(Records provided)

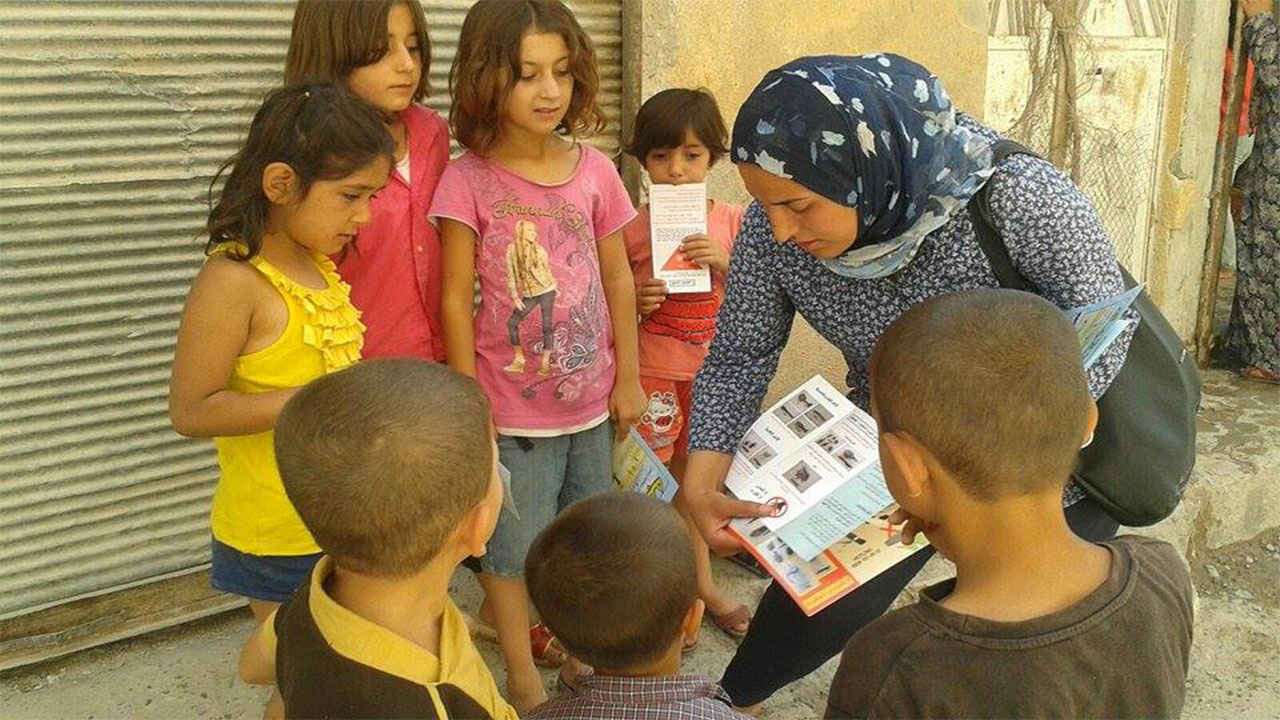 Leaflets are distributed to children in Kobani as part of Handicap International's  risk education activities.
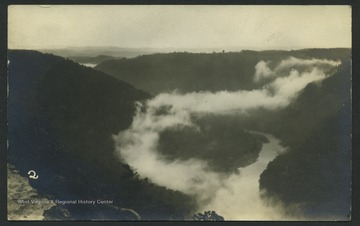 View of the Cheat River with mist on the mountains from Coopers Rock overlook in Cooper's Rock State Forest, W. Va..
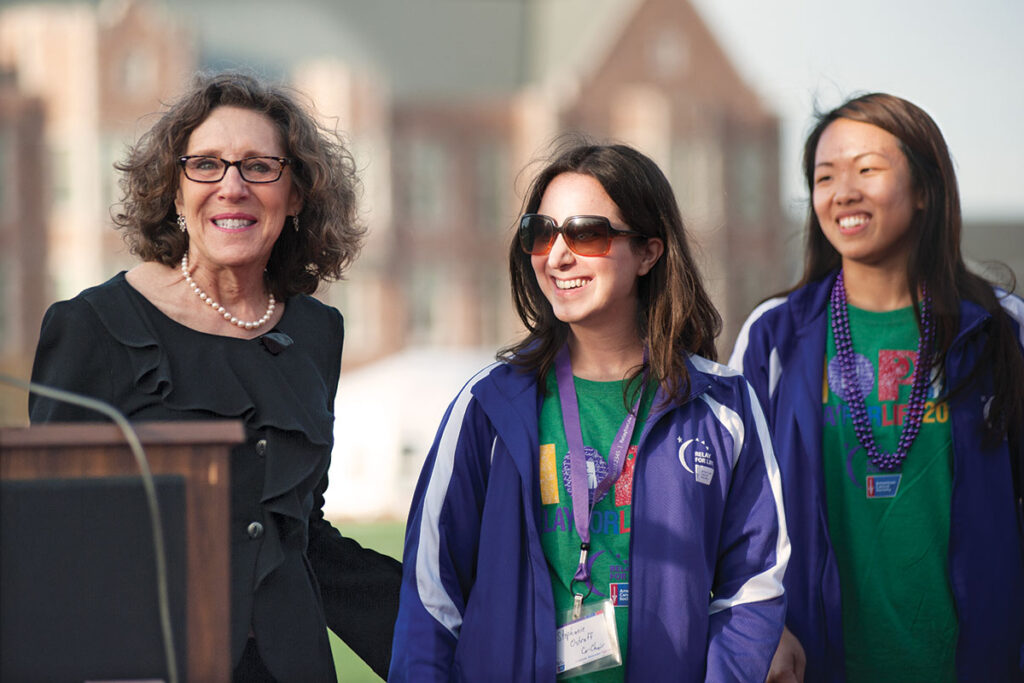 Risa joins students and other members of the community in the annual Relay for Life, a fundraiser for the American Cancer Society. Here she's pictured (far left) at the 2015 event with relay co-chairs Connie Ho (left) and Stephanie Ostroff during the opening ceremonies. Photo by Sid Hastings / WUSTL Photos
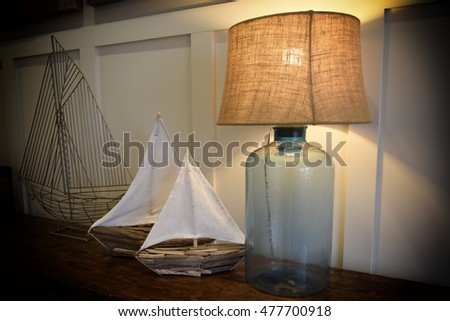 Abstract of several types of model sailboats and glass lamp
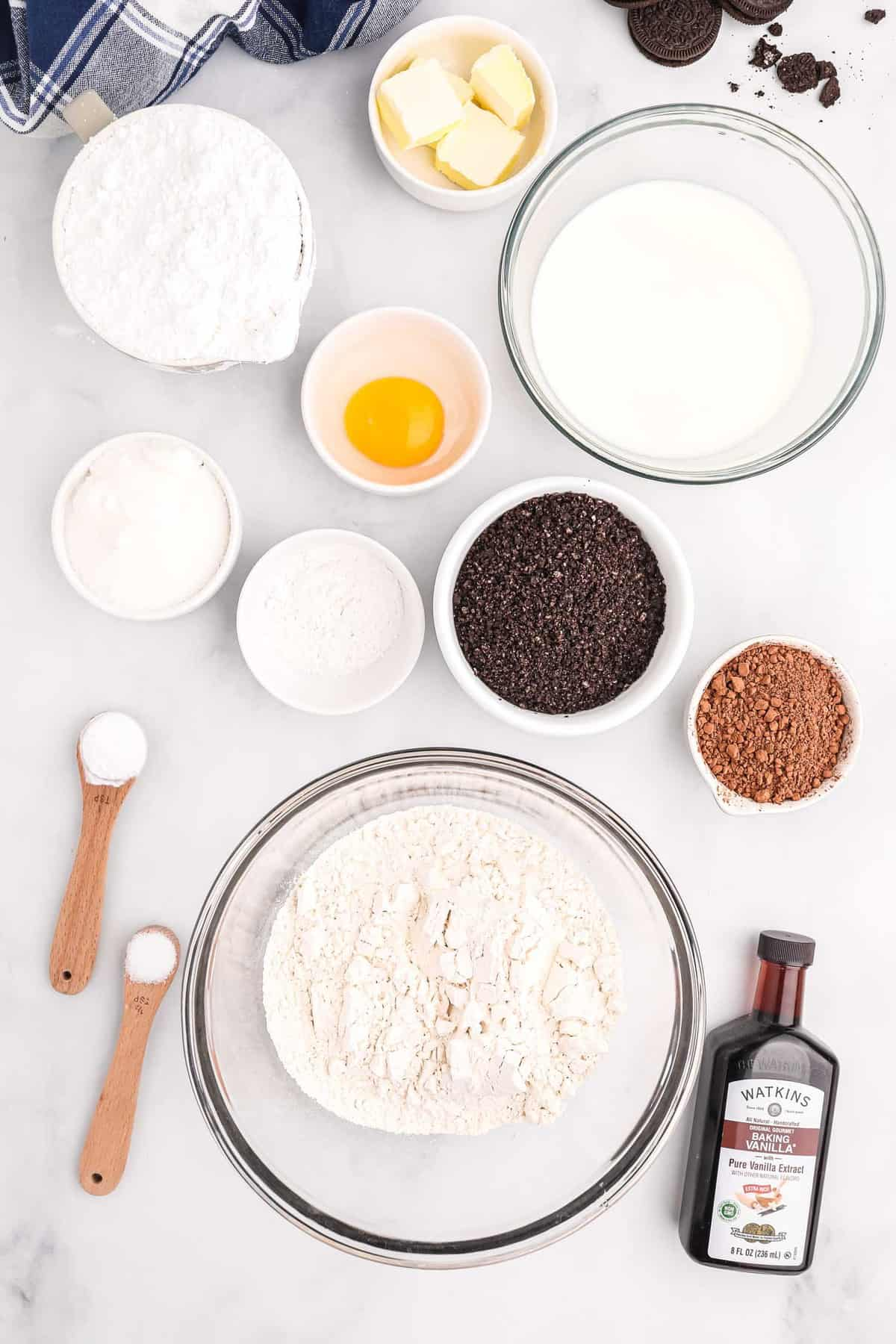 Overhead view of ingredients in bowls, including flour, cocoa powder, egg, butter, and more.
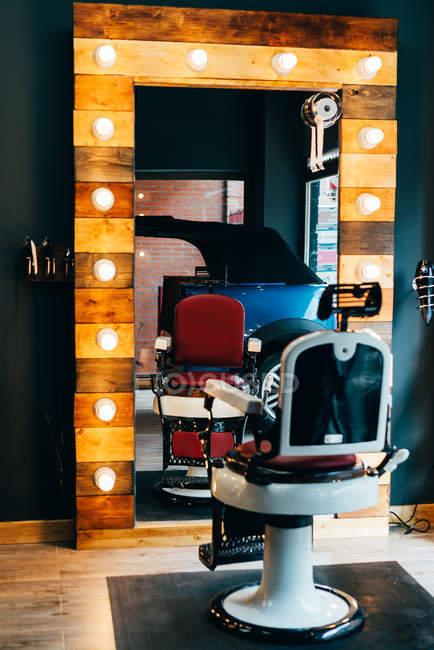 Chaise vide placée au miroir avec éclairage dans le salon de coiffure . — Photo de stock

(End Records provided)

• [What you should do]
Your answer should be an exact copy of the records above, with no pictures in it.

• [Result of the exercise]
 Leaflets are distributed to children in Kobani as part of Handicap International's  risk education activities.
 View of the Cheat River with mist on the mountains from Coopers Rock overlook in Cooper's Rock State Forest, W. Va..
 Risa joins students and other members of the community in the annual Relay for Life, a fundraiser for the American Cancer Society. Here she's pictured (far left) at the 2015 event with relay co-chairs Connie Ho (left) and Stephanie Ostroff during the opening ceremonies. Photo by Sid Hastings / WUSTL Photos
 Abstract of several types of model sailboats and glass lamp
 Overhead view of ingredients in bowls, including flour, cocoa powder, egg, butter, and more.
 Chaise vide placée au miroir avec éclairage dans le salon de coiffure . — Photo de stock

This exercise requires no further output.